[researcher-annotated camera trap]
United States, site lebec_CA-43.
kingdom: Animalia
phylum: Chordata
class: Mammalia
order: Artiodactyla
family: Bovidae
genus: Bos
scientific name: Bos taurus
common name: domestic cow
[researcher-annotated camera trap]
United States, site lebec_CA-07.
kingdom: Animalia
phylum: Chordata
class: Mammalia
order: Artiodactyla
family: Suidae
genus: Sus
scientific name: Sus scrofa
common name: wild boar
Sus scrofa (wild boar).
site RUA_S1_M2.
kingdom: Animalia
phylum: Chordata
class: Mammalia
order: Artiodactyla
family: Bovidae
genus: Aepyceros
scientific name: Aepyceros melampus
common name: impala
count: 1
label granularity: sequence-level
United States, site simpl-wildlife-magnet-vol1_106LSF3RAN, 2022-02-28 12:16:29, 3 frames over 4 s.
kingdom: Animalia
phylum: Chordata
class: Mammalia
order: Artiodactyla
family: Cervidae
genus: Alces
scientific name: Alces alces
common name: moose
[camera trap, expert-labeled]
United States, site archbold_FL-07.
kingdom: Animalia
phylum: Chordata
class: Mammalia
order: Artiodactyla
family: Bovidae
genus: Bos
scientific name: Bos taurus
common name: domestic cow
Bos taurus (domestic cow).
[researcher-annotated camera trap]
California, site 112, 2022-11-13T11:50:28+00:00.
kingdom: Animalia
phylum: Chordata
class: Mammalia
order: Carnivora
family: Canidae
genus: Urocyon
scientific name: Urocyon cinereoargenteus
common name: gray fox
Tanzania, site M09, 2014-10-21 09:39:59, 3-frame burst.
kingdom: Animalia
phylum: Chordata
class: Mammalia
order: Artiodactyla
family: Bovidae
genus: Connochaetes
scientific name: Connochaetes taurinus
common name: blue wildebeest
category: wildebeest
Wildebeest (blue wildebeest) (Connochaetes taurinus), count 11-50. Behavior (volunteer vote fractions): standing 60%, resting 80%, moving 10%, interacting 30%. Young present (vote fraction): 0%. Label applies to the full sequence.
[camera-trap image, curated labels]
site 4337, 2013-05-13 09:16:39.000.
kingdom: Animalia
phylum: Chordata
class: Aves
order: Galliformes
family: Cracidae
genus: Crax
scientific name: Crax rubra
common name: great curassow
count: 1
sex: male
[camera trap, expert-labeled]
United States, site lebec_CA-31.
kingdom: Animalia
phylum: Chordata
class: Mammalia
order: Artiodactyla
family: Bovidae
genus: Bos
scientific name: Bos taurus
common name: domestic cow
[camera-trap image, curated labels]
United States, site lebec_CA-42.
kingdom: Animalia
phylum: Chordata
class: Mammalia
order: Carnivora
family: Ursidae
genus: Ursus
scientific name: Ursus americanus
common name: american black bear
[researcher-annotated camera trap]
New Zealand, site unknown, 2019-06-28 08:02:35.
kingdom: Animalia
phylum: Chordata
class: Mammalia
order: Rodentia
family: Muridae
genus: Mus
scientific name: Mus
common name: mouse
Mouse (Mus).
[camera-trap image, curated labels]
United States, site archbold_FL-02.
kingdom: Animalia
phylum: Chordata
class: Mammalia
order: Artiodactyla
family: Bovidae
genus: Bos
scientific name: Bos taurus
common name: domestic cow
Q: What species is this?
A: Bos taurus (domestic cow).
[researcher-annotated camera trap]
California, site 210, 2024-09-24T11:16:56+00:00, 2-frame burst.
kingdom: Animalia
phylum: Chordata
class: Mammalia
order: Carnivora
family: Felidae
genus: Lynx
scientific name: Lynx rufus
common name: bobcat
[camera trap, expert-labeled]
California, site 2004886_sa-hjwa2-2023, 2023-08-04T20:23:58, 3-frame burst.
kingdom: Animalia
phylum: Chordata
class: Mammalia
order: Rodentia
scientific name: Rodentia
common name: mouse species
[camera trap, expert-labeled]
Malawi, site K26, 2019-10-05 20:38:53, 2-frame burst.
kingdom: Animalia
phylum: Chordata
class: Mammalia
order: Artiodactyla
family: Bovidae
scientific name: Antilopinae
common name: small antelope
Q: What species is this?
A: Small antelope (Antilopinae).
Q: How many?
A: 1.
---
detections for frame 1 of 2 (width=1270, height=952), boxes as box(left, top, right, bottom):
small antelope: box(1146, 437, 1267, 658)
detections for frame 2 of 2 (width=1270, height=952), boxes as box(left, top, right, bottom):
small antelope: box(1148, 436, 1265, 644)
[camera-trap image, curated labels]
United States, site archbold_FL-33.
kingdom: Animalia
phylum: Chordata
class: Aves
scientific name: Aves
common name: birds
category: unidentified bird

+ + +

■ Problem requirements:
All of the records need to be returned exactly as they are.

■ Written solution:
[researcher-annotated camera trap]
United States, site lebec_CA-43.
kingdom: Animalia
phylum: Chordata
class: Mammalia
order: Artiodactyla
family: Bovidae
genus: Bos
scientific name: Bos taurus
common name: domestic cow
[researcher-annotated camera trap]
United States, site lebec_CA-07.
kingdom: Animalia
phylum: Chordata
class: Mammalia
order: Artiodactyla
family: Suidae
genus: Sus
scientific name: Sus scrofa
common name: wild boar
Sus scrofa (wild boar).
site RUA_S1_M2.
kingdom: Animalia
phylum: Chordata
class: Mammalia
order: Artiodactyla
family: Bovidae
genus: Aepyceros
scientific name: Aepyceros melampus
common name: impala
count: 1
label granularity: sequence-level
United States, site simpl-wildlife-magnet-vol1_106LSF3RAN, 2022-02-28 12:16:29, 3 frames over 4 s.
kingdom: Animalia
phylum: Chordata
class: Mammalia
order: Artiodactyla
family: Cervidae
genus: Alces
scientific name: Alces alces
common name: moose
[camera trap, expert-labeled]
United States, site archbold_FL-07.
kingdom: Animalia
phylum: Chordata
class: Mammalia
order: Artiodactyla
family: Bovidae
genus: Bos
scientific name: Bos taurus
common name: domestic cow
Bos taurus (domestic cow).
[researcher-annotated camera trap]
California, site 112, 2022-11-13T11:50:28+00:00.
kingdom: Animalia
phylum: Chordata
class: Mammalia
order: Carnivora
family: Canidae
genus: Urocyon
scientific name: Urocyon cinereoargenteus
common name: gray fox
Tanzania, site M09, 2014-10-21 09:39:59, 3-frame burst.
kingdom: Animalia
phylum: Chordata
class: Mammalia
order: Artiodactyla
family: Bovidae
genus: Connochaetes
scientific name: Connochaetes taurinus
common name: blue wildebeest
category: wildebeest
Wildebeest (blue wildebeest) (Connochaetes taurinus), count 11-50. Behavior (volunteer vote fractions): standing 60%, resting 80%, moving 10%, interacting 30%. Young present (vote fraction): 0%. Label applies to the full sequence.
[camera-trap image, curated labels]
site 4337, 2013-05-13 09:16:39.000.
kingdom: Animalia
phylum: Chordata
class: Aves
order: Galliformes
family: Cracidae
genus: Crax
scientific name: Crax rubra
common name: great curassow
count: 1
sex: male
[camera trap, expert-labeled]
United States, site lebec_CA-31.
kingdom: Animalia
phylum: Chordata
class: Mammalia
order: Artiodactyla
family: Bovidae
genus: Bos
scientific name: Bos taurus
common name: domestic cow
[camera-trap image, curated labels]
United States, site lebec_CA-42.
kingdom: Animalia
phylum: Chordata
class: Mammalia
order: Carnivora
family: Ursidae
genus: Ursus
scientific name: Ursus americanus
common name: american black bear
[researcher-annotated camera trap]
New Zealand, site unknown, 2019-06-28 08:02:35.
kingdom: Animalia
phylum: Chordata
class: Mammalia
order: Rodentia
family: Muridae
genus: Mus
scientific name: Mus
common name: mouse
Mouse (Mus).
[camera-trap image, curated labels]
United States, site archbold_FL-02.
kingdom: Animalia
phylum: Chordata
class: Mammalia
order: Artiodactyla
family: Bovidae
genus: Bos
scientific name: Bos taurus
common name: domestic cow
Q: What species is this?
A: Bos taurus (domestic cow).
[researcher-annotated camera trap]
California, site 210, 2024-09-24T11:16:56+00:00, 2-frame burst.
kingdom: Animalia
phylum: Chordata
class: Mammalia
order: Carnivora
family: Felidae
genus: Lynx
scientific name: Lynx rufus
common name: bobcat
[camera trap, expert-labeled]
California, site 2004886_sa-hjwa2-2023, 2023-08-04T20:23:58, 3-frame burst.
kingdom: Animalia
phylum: Chordata
class: Mammalia
order: Rodentia
scientific name: Rodentia
common name: mouse species
[camera trap, expert-labeled]
Malawi, site K26, 2019-10-05 20:38:53, 2-frame burst.
kingdom: Animalia
phylum: Chordata
class: Mammalia
order: Artiodactyla
family: Bovidae
scientific name: Antilopinae
common name: small antelope
Q: What species is this?
A: Small antelope (Antilopinae).
Q: How many?
A: 1.
---
detections for frame 1 of 2 (width=1270, height=952), boxes as box(left, top, right, bottom):
small antelope: box(1146, 437, 1267, 658)
detections for frame 2 of 2 (width=1270, height=952), boxes as box(left, top, right, bottom):
small antelope: box(1148, 436, 1265, 644)
[camera-trap image, curated labels]
United States, site archbold_FL-33.
kingdom: Animalia
phylum: Chordata
class: Aves
scientific name: Aves
common name: birds
category: unidentified bird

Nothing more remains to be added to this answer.